[PATCH 5/9] Pass small-aggregate arguments by the AMD64 abi.
  [Thread Prev] | [Thread Next]
 
 
- Subject: [PATCH 5/9] Pass small-aggregate arguments by the AMD64 abi.
- From: "S. Gilles" <sgilles@xxxxxxx>
- Reply-to: myrddin-dev@xxxxxxxxxxxxxx
- Date: Mon, 8 Jun 2020 00:21:12 -0400
- To: "myrddin-dev" <myrddin-dev@xxxxxxxxxxxxxx>
- Cc: "S. Gilles" <sgilles@xxxxxxx>
Generally “aggregate types smaller than two eightbytes, such that each
eightbyte is unambiguously integer or floating-point, are passed in
registers”.
Since things like structs are assumed to be on the stack (for
addressing), this leads to inefficiencies in function calls: the code
    var foo : bar = [ .a = 123, .b = 4.567 ]
    baz(foo)
will store foo on the stack, then load it into registers to call baz,
and the prologue of baz will immediately push foo back onto the stack.
Ah, well.
---
 6/isel.c | 257 ++++++++++++++++++++++++++++++++++++++++++++++++-------
 6/locs.c |   2 +
 2 files changed, 229 insertions(+), 30 deletions(-)

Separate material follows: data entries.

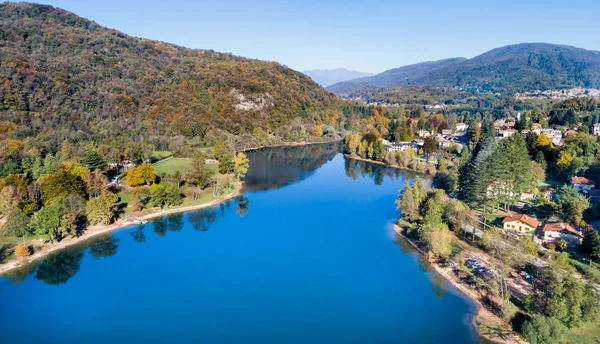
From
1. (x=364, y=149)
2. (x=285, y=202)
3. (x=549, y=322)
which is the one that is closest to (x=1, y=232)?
(x=285, y=202)

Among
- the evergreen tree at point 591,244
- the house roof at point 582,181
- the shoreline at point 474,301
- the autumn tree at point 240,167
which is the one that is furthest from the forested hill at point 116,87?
the evergreen tree at point 591,244

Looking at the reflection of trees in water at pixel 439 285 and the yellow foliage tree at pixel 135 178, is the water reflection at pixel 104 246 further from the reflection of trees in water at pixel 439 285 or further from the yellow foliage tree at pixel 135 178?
the reflection of trees in water at pixel 439 285

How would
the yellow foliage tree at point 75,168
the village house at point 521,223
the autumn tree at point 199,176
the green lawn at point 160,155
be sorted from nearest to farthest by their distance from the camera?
the village house at point 521,223, the yellow foliage tree at point 75,168, the autumn tree at point 199,176, the green lawn at point 160,155

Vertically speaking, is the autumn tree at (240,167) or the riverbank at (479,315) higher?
the autumn tree at (240,167)

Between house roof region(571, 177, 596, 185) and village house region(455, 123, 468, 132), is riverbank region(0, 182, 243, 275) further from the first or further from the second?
village house region(455, 123, 468, 132)

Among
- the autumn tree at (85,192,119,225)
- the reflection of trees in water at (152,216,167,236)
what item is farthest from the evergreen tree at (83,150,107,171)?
the reflection of trees in water at (152,216,167,236)

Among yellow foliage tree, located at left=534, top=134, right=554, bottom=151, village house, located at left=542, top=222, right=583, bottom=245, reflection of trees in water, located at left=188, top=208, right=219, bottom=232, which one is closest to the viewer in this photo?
village house, located at left=542, top=222, right=583, bottom=245

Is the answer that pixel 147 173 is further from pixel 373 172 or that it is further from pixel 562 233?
pixel 562 233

diff --git a/6/isel.c b/6/isel.c
index 3dc139b9..3a0129c6 100644
--- a/6/isel.c
+++ b/6/isel.c
@@ -83,6 +83,28 @@ tymode(Type *t)
 	return ModeNone;
 }
 
+static Mode
+forcefltmode(Mode m)
+{
+	assert(m != ModeNone);
+	switch (m) {
+	case ModeQ: return ModeD;
+	case ModeD: return ModeD;
+	default: return ModeF;
+	}
+}
+
+static Mode
+forceintmode(Mode m)
+{
+	assert(m != ModeNone);
+	switch (m) {
+	case ModeD: return ModeQ;
+	case ModeF: return ModeL;
+	default: return m;
+	}
+}
+
 static Mode
 mode(Node *n)
 {
@@ -501,33 +523,87 @@ call(Isel *s, Node *n)
 }
 
 static void
-placearg(Isel *s, Node *argn, Loc *argloc, Loc *rsp, int vararg, size_t *nfloats, size_t *nints, size_t *argoff)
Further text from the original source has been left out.